- Texto para leitura
A união promove a gestão integrada de nove terras indígenas e três Resex para garantir sustentabilidade e conservar a floresta.
A Iniciativa
- Quem é
- Aliança entre Povos Indígenas e Extrativistas pelas Florestas do Acre
- Quem faz
- Comissão Pró-Índio do Acre (CPI-AC), SOS Amazônia, Instituto Catitu e associações comunitárias de extrativistas e indígenas
- O que faz
- Encontros, cursos e oficinas para troca de experiências sustentáveis e monitoramento territorial. Retoma a aliança entre indígenas e extrativistas construída nos anos 80 por Chico Mendes na defesa da floresta.
- Onde atua
- TI Kaxinawá do Baixo Rio Jordão, TI Kaxinawá do Rio Jordão, TI Kaxinawá do Seringal Independência, TI Kaxinawá do Rio Humaitá, TI Nukini, TI Mamoadate, TI Kaxinawá Praia do Carapanã, TI Arara do Igarapé Humaitá, TI Kaxinawá Ashaninka do Rio Breu, Resex Alto Juruá, Resex Alto Tarauacá e Resex Riozinho da Liberdade, no Acre.
Criada por indígenas e seringueiros nos anos 80 para barrar o avanço do latifúndio e do desmatamento, a Aliança dos Povos da Floresta está sendo resgatada no Acre por um projeto que visa reconectar os dois grupos. O objetivo é fazer frente aos novos desafios na região.
A “Aliança entre Povos Indígenas e Extrativistas pelas Florestas do Acre” é desenvolvida por três organizações não governamentais. São elas: a Comissão Pró-Índio do Acre (CPI-AC), a SOS Amazônia e o Instituto Catitu. As três se uniram às populações tradicionais para implementar, de forma inédita no estado, a gestão integrada de nove terras indígenas e três reservas extrativistas (resex).
As áreas representam 11,14% de todo o território do Acre e abrigam 11 mil pessoas, responsáveis, direta e indiretamente, pela proteção de 17 mil km² de floresta, que lhes garantem sustento e manutenção do modo de vida.
O projeto “Aliança” começou no ano passado e prevê, até 2025, encontros, cursos e oficinas para troca de experiências sustentáveis e de novas formas de proteção e monitoramento territorial. A ideia é responder também às mudanças climáticas e às pressões políticas, econômicas e de invasores.
Segundo a CPI-AC, das 34 terras indígenas demarcadas no estado, 79% foram invadidas por caçadores, 76% por pescadores e 68% por madeireiros. A primeira foi demarcada em 1984. No ano passado, a Terra Indígena Kaxinawá do Rio Jordão, na fronteira com o Peru, sofreu invasão para retirada de madeira, e suas lideranças recorreram à polícia para barrar a ação. O suspeito foi preso. O agente agroflorestal Josias Pereira Huni Kuin relembra o caso.
“Nunca tinha visto tanta árvore derrubada na nossa terra. Entraram com uma balsa para transportar toda a madeira e ainda tivemos de ouvir ameaças quando denunciamos”, disse o indígena. O avô e tio de Josias fizeram parte da histórica aliança proposta em 1985 pelo ambientalista Chico Mendes, no 1º Encontro Nacional dos Seringueiros, em Brasília.

- O que fazer
1. Transcreva do texto sobre a aliança no Acre o trecho que começa nas palavras "A Iniciativa" e termina após as palavras "Liberdade, no Acre.".
2. Indique se cada afirmação abaixo está de acordo com o texto sobre a aliança no Acre, respondendo sim ou não e citando literalmente as palavras do texto que decidem a resposta. (a) A aliança é desenvolvida por três organizações não governamentais. (b) As áreas da gestão integrada abrigam 17 mil pessoas. (c) O projeto prevê atividades até 2030.
3. Traduza para o inglês esta frase do texto sobre a aliança no Acre: "O projeto “Aliança” começou no ano passado e prevê, até 2025, encontros, cursos e oficinas para troca de experiências sustentáveis e de novas formas de proteção e monitoramento territorial."

Entradas do conjunto de dados:
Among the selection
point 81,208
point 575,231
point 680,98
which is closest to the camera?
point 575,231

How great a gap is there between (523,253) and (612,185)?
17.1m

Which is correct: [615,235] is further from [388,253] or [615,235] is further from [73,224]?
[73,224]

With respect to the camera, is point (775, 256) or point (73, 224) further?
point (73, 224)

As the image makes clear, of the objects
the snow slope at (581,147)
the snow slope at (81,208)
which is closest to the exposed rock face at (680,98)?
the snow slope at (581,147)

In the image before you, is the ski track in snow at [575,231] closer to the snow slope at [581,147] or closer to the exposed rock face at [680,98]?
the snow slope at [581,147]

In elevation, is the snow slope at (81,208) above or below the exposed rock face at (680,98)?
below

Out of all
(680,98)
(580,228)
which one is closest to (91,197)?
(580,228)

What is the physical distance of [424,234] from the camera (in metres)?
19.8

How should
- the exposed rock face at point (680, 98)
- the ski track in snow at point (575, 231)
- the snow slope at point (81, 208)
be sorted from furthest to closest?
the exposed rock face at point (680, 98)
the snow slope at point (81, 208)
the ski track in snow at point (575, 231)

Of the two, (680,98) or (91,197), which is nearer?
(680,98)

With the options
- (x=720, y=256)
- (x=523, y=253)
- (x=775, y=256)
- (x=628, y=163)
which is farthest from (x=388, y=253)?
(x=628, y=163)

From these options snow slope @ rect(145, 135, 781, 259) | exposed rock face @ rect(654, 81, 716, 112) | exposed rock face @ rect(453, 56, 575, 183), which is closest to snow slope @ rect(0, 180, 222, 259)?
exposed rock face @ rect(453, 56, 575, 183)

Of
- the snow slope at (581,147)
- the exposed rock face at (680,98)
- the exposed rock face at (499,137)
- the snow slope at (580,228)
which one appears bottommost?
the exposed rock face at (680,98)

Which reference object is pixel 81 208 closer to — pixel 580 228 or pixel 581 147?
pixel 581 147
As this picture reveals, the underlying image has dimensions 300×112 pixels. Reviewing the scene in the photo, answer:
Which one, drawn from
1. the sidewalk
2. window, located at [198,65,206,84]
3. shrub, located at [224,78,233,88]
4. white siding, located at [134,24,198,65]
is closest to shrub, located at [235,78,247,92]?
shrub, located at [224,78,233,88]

- Resultados
1.
A Iniciativa
- Quem é
- Aliança entre Povos Indígenas e Extrativistas pelas Florestas do Acre
- Quem faz
- Comissão Pró-Índio do Acre (CPI-AC), SOS Amazônia, Instituto Catitu e associações comunitárias de extrativistas e indígenas
- O que faz
- Encontros, cursos e oficinas para troca de experiências sustentáveis e monitoramento territorial. Retoma a aliança entre indígenas e extrativistas construída nos anos 80 por Chico Mendes na defesa da floresta.
- Onde atua
- TI Kaxinawá do Baixo Rio Jordão, TI Kaxinawá do Rio Jordão, TI Kaxinawá do Seringal Independência, TI Kaxinawá do Rio Humaitá, TI Nukini, TI Mamoadate, TI Kaxinawá Praia do Carapanã, TI Arara do Igarapé Humaitá, TI Kaxinawá Ashaninka do Rio Breu, Resex Alto Juruá, Resex Alto Tarauacá e Resex Riozinho da Liberdade, no Acre.

2.
(a) Sim: "é desenvolvida por três organizações não governamentais".
(b) Não: "abrigam 11 mil pessoas".
(c) Não: "prevê, até 2025".

3. The “Aliança” project began last year and plans, through 2025, meetings, courses, and workshops for the exchange of sustainable experiences and of new forms of territorial protection and monitoring.